Unfiltered Story #219141

, , | Unfiltered | December 26, 2020

I’m a team leader at a hardware store. The other day there was a cashier call for carts. The store manager and I both responded and met each other up near the entrance. We had barely set foot outside when an SUV pulls up and parks right in the middle of the drive. An obese man with an expression like he’d been sucking lemons clambered to get out, walked to the rear of the vehicle, and stopped. He stared at us. I was the first one to speak:

Me: Hello sir, what can we do for you?

Customer: (garble garble) PLAY SAND (garble garble)!!

Me: I’m sorry?

Customer: PLAY SAND! WHERE THE FUCK IS IT?

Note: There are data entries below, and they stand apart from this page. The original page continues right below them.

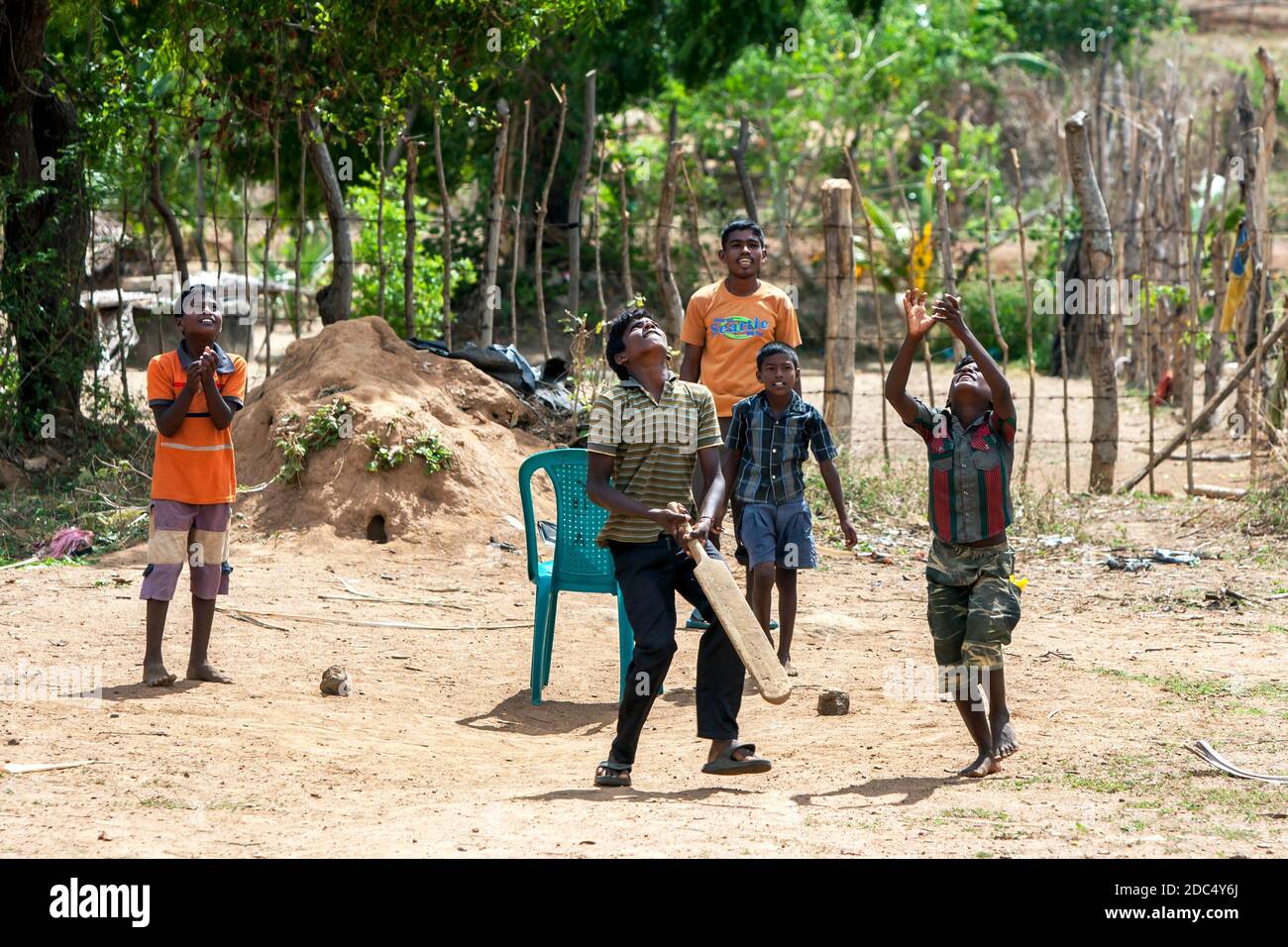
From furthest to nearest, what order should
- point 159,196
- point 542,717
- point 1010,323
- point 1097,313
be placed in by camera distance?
point 1010,323 → point 159,196 → point 1097,313 → point 542,717

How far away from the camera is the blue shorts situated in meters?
5.97

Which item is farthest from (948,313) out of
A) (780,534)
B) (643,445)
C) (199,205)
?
(199,205)

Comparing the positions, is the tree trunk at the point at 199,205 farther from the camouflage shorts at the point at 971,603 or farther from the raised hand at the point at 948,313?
the camouflage shorts at the point at 971,603

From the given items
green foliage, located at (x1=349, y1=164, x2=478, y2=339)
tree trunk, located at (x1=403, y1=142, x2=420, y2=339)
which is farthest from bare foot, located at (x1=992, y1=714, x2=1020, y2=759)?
green foliage, located at (x1=349, y1=164, x2=478, y2=339)

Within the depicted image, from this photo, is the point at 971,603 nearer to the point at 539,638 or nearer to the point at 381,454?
the point at 539,638

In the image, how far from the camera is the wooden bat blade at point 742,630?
439 centimetres

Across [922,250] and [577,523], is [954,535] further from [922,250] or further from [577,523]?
[922,250]

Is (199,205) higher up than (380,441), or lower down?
higher up

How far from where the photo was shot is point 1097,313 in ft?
33.8

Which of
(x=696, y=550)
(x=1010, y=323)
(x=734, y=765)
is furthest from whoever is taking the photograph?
(x=1010, y=323)

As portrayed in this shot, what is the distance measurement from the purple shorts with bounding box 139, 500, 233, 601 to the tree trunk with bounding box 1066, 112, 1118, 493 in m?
6.58

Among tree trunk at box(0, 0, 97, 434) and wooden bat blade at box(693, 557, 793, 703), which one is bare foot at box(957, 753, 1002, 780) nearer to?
wooden bat blade at box(693, 557, 793, 703)

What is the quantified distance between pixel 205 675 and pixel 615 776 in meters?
2.07

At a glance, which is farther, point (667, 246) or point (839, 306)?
point (667, 246)
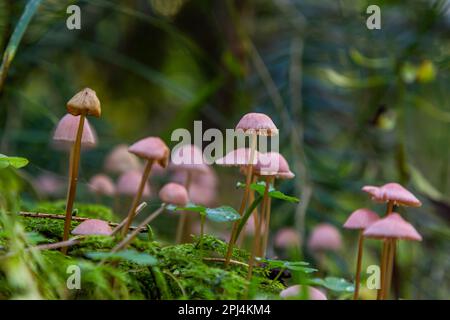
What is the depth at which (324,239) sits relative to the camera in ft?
4.90

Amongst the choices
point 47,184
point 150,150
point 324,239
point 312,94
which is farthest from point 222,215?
point 47,184

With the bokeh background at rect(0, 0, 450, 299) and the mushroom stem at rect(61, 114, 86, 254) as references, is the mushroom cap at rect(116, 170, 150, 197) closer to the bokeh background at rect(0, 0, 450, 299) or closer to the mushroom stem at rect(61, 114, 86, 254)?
the bokeh background at rect(0, 0, 450, 299)

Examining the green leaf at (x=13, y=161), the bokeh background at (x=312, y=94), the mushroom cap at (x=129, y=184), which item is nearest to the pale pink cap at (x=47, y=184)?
the bokeh background at (x=312, y=94)

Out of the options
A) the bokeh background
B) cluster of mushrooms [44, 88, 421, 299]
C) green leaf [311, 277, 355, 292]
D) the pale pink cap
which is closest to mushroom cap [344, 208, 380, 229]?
cluster of mushrooms [44, 88, 421, 299]

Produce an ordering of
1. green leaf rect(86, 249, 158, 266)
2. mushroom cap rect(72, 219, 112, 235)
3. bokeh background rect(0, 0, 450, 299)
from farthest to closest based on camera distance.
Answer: bokeh background rect(0, 0, 450, 299)
mushroom cap rect(72, 219, 112, 235)
green leaf rect(86, 249, 158, 266)

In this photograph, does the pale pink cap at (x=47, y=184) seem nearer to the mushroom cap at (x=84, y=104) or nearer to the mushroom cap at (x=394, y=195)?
the mushroom cap at (x=84, y=104)

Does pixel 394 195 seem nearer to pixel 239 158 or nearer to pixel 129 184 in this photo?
pixel 239 158

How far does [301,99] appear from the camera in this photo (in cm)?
172

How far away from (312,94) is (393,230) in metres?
1.34

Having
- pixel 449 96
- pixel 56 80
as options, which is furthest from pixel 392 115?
pixel 56 80

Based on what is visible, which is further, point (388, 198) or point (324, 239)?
point (324, 239)

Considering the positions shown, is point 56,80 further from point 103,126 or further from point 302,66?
point 302,66

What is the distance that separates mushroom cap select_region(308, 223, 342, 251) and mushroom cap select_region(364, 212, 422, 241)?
0.93m

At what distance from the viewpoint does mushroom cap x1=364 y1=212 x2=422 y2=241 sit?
1.79ft
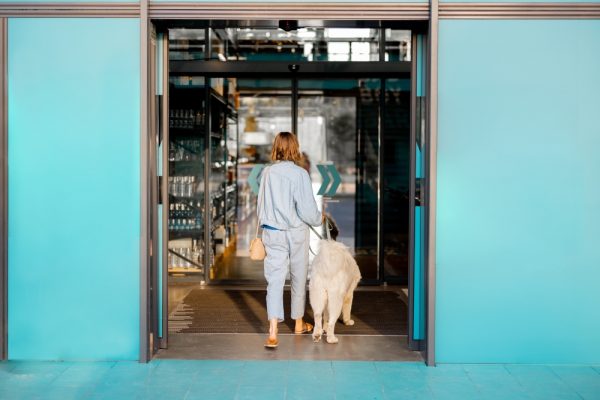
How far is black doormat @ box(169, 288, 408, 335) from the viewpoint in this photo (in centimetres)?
618

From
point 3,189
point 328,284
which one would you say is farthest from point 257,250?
point 3,189

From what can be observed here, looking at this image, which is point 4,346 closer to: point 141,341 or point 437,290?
point 141,341

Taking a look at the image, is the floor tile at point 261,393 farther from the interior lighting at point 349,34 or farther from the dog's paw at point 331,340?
the interior lighting at point 349,34

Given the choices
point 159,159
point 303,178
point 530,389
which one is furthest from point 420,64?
point 530,389

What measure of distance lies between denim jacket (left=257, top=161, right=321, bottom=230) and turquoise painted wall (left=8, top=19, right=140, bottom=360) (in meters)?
1.00

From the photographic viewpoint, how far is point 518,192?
200 inches

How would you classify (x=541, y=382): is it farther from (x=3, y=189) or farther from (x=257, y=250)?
(x=3, y=189)

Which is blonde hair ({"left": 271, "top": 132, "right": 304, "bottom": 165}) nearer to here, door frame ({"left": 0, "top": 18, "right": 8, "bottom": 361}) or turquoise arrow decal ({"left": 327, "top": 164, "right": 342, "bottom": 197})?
door frame ({"left": 0, "top": 18, "right": 8, "bottom": 361})

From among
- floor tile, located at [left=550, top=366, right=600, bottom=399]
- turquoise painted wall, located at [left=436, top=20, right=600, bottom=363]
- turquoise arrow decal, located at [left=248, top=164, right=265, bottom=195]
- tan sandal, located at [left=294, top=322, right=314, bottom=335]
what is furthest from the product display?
floor tile, located at [left=550, top=366, right=600, bottom=399]

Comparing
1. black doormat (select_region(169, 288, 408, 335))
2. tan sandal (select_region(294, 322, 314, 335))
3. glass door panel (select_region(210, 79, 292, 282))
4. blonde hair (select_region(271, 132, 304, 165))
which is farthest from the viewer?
glass door panel (select_region(210, 79, 292, 282))

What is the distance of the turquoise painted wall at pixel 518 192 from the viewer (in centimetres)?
502

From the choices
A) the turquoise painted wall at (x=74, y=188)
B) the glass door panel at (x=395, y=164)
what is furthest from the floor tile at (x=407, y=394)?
the glass door panel at (x=395, y=164)

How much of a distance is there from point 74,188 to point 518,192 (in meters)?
2.97

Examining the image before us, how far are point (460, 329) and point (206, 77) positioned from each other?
437cm
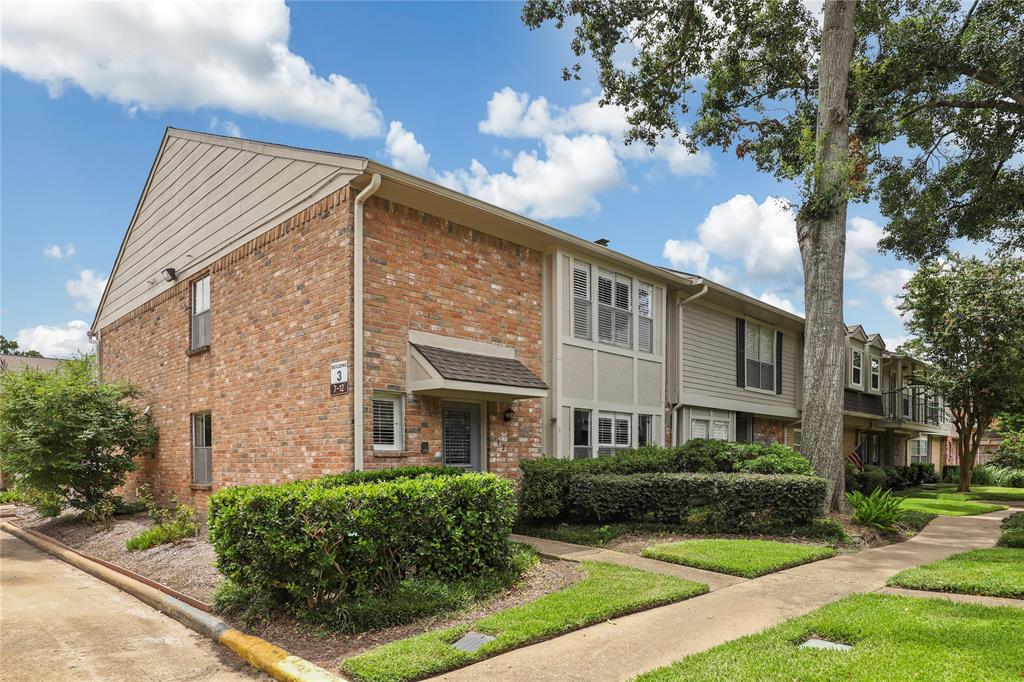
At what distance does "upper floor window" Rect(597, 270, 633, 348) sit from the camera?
46.6 ft

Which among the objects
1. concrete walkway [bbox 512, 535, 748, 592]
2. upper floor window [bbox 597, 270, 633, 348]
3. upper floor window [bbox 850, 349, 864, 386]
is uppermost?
upper floor window [bbox 597, 270, 633, 348]

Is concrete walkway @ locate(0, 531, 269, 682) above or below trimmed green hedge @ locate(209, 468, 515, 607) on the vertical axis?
below

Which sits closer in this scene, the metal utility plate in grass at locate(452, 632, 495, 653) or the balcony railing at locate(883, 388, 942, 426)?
the metal utility plate in grass at locate(452, 632, 495, 653)

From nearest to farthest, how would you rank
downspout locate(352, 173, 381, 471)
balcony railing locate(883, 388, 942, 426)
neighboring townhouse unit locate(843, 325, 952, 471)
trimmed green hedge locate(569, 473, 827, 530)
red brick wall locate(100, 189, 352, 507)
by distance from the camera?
downspout locate(352, 173, 381, 471) → red brick wall locate(100, 189, 352, 507) → trimmed green hedge locate(569, 473, 827, 530) → neighboring townhouse unit locate(843, 325, 952, 471) → balcony railing locate(883, 388, 942, 426)

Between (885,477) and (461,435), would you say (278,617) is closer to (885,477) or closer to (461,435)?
(461,435)

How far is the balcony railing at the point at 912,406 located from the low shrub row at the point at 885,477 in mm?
2293

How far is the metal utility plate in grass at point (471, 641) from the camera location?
18.2 feet

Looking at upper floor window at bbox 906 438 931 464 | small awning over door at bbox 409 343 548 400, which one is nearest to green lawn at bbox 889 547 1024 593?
small awning over door at bbox 409 343 548 400

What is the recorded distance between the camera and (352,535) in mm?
6277

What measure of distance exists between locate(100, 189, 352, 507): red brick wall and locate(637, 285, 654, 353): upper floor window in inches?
293

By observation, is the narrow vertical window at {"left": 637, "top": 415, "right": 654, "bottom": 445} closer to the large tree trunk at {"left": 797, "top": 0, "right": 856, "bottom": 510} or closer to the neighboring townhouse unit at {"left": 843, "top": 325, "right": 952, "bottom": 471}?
the large tree trunk at {"left": 797, "top": 0, "right": 856, "bottom": 510}

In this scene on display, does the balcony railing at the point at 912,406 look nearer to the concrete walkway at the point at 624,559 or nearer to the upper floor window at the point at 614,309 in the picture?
the upper floor window at the point at 614,309

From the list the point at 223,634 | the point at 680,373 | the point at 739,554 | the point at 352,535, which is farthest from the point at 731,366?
the point at 223,634

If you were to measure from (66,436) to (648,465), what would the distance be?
1147 cm
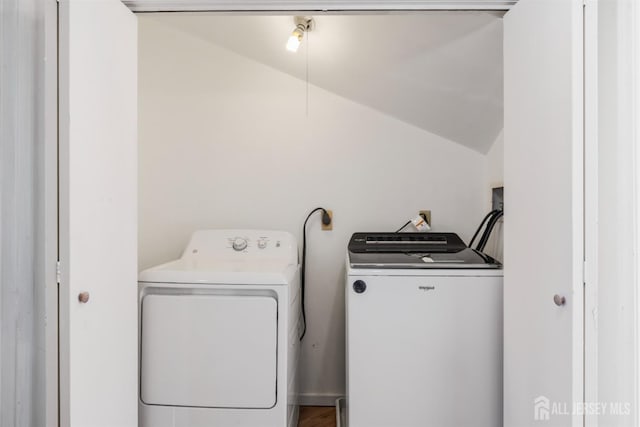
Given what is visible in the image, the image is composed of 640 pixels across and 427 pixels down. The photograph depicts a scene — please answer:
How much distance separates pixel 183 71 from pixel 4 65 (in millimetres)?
1300

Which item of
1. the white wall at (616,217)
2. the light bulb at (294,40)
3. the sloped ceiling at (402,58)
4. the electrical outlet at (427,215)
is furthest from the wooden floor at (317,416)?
the light bulb at (294,40)

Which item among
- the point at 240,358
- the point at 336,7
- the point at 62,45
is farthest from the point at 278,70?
the point at 240,358

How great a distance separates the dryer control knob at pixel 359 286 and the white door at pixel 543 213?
53 centimetres

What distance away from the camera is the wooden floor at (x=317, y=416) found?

Me: Oh…kay, yes. It’s right down at the end of that island (meaning the oval-shaped concrete structures filled with rocks in our parking lot, atop which several pallets of bulk rocks, sand, and wood chips are sitting) one pallet past the pea gravel.

Customer: ONE OF YOU GOTTA LOAD IT! (yelling) The store manager and I exchange confused glances, both clueless as to why we’re getting yelled at by someone we’ve never met before.

Me: Absolutely. If you’ll just pull down by the pallet I’ll meet you over there.

Customer: (waddling back around and wrenching his door open furiously) FUCKIN’ ASSHOLES! (slams door and tries as hard as he can for a tire-burning grand exit. Unfortunately for him, the best his SUV would do was lean back, groan, and creep away about as fast as a person can walk).

Although I felt my temper rising, I had to laugh at the situation. The store manager turned to me: I’ve been in this business for 35 years. I’ve been called a lot of things in that time, but I have to admit this is the first time I’ve been referred to as a ‘fuckin’ asshole over sandbox sand.